In simple terms, my aspirations for “good immigrant” status drew me away from the gospel, not toward it. We often run into problems, biblically speaking, when we label people as “good” or “bad”—immigrants included.
I migrated from Guatemala in the 1980s and have fought to preserve my first language and culture while integrating into American society. I am an image-bearer of God with flaws, struggles, and habitual sins. I often speed on the highway and have earned my share of parking tickets as a city-dweller. I get angry and frustrated with US laws that harm people, and I have taken part in protests. I collected unemployment for a season.
Our own history suggests that good immigrants, as we imagine them, were few and far between. Those who arrived in earlier centuries did not migrate to become “good Americans” but to replicate the best of their old country in a more favorable environment. They were often slow to learn English and integrate into American society. That is why we have New England and Pennsylvania Dutch Country, and why many cities have Little Italy and Chinatown.
Early immigrants didn’t think of themselves as “legal” or “illegal,” because that language wasn’t part of the national vocabulary. There was no mechanism to enforce the few immigration laws that existed, and newcomers came across our borders with ease, often without even an interview. For most of American history, our borders were, effectively, open borders.
The uncomfortable truth is that immigrants have changed little. Immigration laws and enforcement have changed a lot.
Followers of Christ can turn to their Bibles to find stories of imperfect immigrants, saints seeking to live as faithfully as they can in a land that is not their own.
Abram migrates to Egypt, fleeing a famine, and commits fraud by presenting Sarai as his sister instead of his wife (Gen. 12). Then he traffics her for his own well-being.
Naomi migrates to Moab, escaping a different famine and seeking economic security for her family (Ruth 1). Her sons marry Moabite women, an action God’s law explicitly prohibits (Deut. 23, Ezra 9, Neh. 13). Ignoring God’s law yet again, she later instructs her Moabite daughter-in-law, Ruth, to pursue and marry Boaz, a man from Bethlehem.
In the New Testament, a Syrophoenician woman—an unclean foreigner—invades Jesus’ privacy and threatens his honor as a Jewish man to seek a favor (Mark 7:24–30). In the end, Jesus grants her the favor and affirms her faith.
Somehow, all of these flawed biblical heroes are held up as pillars of the faith, examples for Christians to follow. We recognize that these imperfect people bore the imago Dei, and God’s plans and purposes are made known to us through them. For God, their offenses did not overshadow their identities as part of his family.
Jesus’ own humanity was complex and multi-faceted. His history included both forced migration as a child refugee and persecution under a foreign empire. His incarnation invites us to fully and unreservedly embrace our own and each other’s humanity.
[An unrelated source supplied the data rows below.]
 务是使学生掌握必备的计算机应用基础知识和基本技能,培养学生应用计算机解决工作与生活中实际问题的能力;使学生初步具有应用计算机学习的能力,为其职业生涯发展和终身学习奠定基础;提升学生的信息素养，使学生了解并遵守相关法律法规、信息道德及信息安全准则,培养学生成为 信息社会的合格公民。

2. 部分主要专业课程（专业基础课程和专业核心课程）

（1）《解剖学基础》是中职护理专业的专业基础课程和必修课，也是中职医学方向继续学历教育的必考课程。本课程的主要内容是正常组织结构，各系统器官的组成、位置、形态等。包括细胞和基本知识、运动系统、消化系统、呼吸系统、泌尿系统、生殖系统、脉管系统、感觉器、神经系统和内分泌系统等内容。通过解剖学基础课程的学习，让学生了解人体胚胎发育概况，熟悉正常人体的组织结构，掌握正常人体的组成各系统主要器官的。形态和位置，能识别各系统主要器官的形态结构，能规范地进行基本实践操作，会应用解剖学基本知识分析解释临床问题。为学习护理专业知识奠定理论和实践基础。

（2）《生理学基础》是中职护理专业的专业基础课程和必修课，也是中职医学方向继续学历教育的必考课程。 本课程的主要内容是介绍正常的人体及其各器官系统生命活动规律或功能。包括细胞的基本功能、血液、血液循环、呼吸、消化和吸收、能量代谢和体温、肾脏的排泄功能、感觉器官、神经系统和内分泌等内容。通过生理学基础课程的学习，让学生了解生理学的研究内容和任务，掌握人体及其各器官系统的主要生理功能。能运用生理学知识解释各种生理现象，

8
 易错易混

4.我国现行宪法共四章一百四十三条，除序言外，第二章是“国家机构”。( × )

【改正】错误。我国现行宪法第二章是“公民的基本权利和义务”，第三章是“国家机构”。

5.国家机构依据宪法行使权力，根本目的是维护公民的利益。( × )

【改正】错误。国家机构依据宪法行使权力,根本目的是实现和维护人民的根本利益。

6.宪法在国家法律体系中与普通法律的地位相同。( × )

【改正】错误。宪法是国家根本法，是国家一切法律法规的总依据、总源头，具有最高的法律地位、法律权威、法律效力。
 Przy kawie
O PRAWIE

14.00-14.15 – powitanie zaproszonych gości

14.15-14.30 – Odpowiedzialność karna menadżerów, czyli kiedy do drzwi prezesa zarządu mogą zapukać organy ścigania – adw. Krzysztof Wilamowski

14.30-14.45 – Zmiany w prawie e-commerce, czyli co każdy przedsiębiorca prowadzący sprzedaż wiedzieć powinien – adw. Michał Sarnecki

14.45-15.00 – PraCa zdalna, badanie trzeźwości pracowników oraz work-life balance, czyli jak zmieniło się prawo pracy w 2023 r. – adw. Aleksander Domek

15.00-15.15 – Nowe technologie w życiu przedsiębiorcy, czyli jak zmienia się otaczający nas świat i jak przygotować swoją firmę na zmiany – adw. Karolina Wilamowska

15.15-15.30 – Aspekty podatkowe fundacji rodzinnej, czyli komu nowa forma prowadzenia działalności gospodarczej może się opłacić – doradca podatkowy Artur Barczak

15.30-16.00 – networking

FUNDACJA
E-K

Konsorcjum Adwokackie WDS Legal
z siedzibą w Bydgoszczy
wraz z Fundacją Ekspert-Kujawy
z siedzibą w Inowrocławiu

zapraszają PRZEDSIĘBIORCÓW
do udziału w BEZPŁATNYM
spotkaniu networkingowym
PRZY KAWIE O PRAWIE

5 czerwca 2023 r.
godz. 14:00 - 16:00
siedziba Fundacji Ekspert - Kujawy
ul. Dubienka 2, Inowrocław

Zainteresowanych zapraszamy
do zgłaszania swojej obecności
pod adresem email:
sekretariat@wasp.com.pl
In our shared life in Christ, we do not escape our humanity, nor do we take it from one another. We delve more deeply into it, choosing truly to love our neighbors as ourselves, even our imperfect immigrant neighbors.
Subscribing to the rhetoric of the good and bad immigrant reduces our neighbors to objects that either benefit or don’t benefit us. But God sees us all as his beloved children and friends. Do we see as God sees?